** Source extract follows **

The fund had a higher weightage to cyclical (52%) and technology (15%) as of January 2021. Do you believe technology will continue to outperform the broader market in 2022?
We do not estimate further rerating of the technology sector, however, the earnings growth visibility in the sector is relatively better. During pandemic, past hesitancy on part of the clients of IT services companies for data migration to the cloud ended in a bid to stay competitive leading to large deal wins and deal pipeline thus improving revenue growth visibility for at least 3-4 years. The sector with strong cash flow generation and return on capital employed (RoCE) is likely to outperform in the near-term. We will be watchful of margin delivery though.
What helped the fund witness a comparatively lower maximum drawdown in CY 2021 and 2020?
During the challenging phase of the pandemic, we observed companies having competitive advantages gaining market share. A diversified portfolio without high sector concentration also helped. The emphasis on having more than 90% of the portfolio in companies that have generated positive operating cash flow consistently and about 60% allocation to high Return on Capital Employed (RoCE) companies meant that the portfolio consisted of companies with strong financials and low leverage. Our overweight position in IT, Pharma, Telecom, and Consumer discretionary helped despite some offset from Oil & Gas, Automobile sectors.

** End of Source extract **
** Given information follows **

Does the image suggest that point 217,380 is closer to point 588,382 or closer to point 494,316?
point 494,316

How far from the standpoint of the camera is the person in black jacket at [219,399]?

** End of Given information **
** Given information follows **

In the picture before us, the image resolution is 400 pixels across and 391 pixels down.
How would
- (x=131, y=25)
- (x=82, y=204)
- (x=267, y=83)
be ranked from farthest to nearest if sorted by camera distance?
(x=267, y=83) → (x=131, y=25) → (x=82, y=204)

** End of Given information **

| Work order |
Does each statement below agree with the interview excerpt? For each, answer yes or no and quote the words from the excerpt that decide it.
1. The fund expects further rerating of the technology sector.
2. More than 90% of the portfolio was in companies that have consistently generated positive operating cash flow.
3. The overweight position in Oil & Gas helped the fund.
You won't need the records.

| Written answer |
1. No: "We do not estimate further rerating of the technology sector"
2. Yes: "having more than 90% of the portfolio in companies that have generated positive operating cash flow consistently"
3. No: "despite some offset from Oil & Gas, Automobile sectors"